It is a pretty common knowledge that ordering of members within archive can affect the compression ratio. I’ve done some quick testing and the results somewhat surprised me. Firstly, it turned out that the simplest lexical sorting by name (path) gave the best result. Secondly, because it turned out that the difference between that and sorting by size was as large as 8%.
Note that this is a pretty specific source archive, so results may vary. Test details and commands in the remainder of the post.

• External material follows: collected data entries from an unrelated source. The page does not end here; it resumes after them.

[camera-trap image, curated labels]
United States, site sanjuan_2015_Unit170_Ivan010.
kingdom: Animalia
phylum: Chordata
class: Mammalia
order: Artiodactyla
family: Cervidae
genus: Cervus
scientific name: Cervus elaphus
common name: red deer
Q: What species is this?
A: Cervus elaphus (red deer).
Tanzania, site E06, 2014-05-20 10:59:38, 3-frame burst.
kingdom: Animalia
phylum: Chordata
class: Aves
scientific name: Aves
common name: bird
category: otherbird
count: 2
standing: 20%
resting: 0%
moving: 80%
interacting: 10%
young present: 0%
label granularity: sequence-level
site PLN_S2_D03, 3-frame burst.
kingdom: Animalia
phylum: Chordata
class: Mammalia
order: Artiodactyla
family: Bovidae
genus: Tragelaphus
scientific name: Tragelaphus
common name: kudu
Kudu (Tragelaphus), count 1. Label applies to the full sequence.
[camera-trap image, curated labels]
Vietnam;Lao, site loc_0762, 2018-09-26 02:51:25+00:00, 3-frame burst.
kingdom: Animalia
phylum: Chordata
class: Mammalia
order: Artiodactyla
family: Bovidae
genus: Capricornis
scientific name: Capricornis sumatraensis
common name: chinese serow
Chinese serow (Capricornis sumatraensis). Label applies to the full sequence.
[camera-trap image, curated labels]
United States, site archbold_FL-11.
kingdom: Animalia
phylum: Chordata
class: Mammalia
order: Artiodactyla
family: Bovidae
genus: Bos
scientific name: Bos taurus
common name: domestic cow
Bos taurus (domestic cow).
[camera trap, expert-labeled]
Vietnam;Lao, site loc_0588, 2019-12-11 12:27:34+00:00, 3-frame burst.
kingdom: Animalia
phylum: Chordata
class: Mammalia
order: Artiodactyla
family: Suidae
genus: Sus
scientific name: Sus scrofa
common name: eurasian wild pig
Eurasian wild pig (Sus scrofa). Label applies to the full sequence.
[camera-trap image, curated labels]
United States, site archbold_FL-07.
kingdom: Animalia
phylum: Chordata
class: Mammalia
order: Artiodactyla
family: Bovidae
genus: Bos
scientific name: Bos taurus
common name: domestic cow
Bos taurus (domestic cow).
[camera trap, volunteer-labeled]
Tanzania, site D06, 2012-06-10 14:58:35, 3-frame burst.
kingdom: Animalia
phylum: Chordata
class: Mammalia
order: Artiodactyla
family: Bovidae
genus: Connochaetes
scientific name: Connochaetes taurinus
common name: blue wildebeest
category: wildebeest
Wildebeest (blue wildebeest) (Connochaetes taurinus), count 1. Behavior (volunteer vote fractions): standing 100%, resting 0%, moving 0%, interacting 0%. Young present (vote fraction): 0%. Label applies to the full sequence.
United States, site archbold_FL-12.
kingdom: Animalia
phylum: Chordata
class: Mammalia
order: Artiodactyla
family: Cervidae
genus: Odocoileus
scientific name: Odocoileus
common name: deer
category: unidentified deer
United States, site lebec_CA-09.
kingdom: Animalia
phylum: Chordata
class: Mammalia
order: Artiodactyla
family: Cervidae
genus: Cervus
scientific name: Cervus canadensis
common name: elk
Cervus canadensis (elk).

Sort order | Size in bytes | Compared to best |
---|---|---|
name | 108 011 756 | 100.00% |
suffix | 108 573 612 | 100.52% |
size (smallest first) | 116 797 440 | 108.13% |
size (largest first) | 116 645 940 | 108.00% |
suffix + size | 111 709 128 | 103.42% |
The conclusion? Sorting can affect compression ratio more than I have anticipated. However, all the “obvious” optimizations have made the result worse than plain lexical sorting. Perhaps it’s just the matter of well-organized source code keeping similar files in the same directories. Perhaps there is a way to optimize it even more (and beat sorting by name). One interesting option would be to group files by bucket sizes, and then sort by name.
Special thanks to Adrien Nader and Lasse Collin from #tukaani for inspiring me to do this.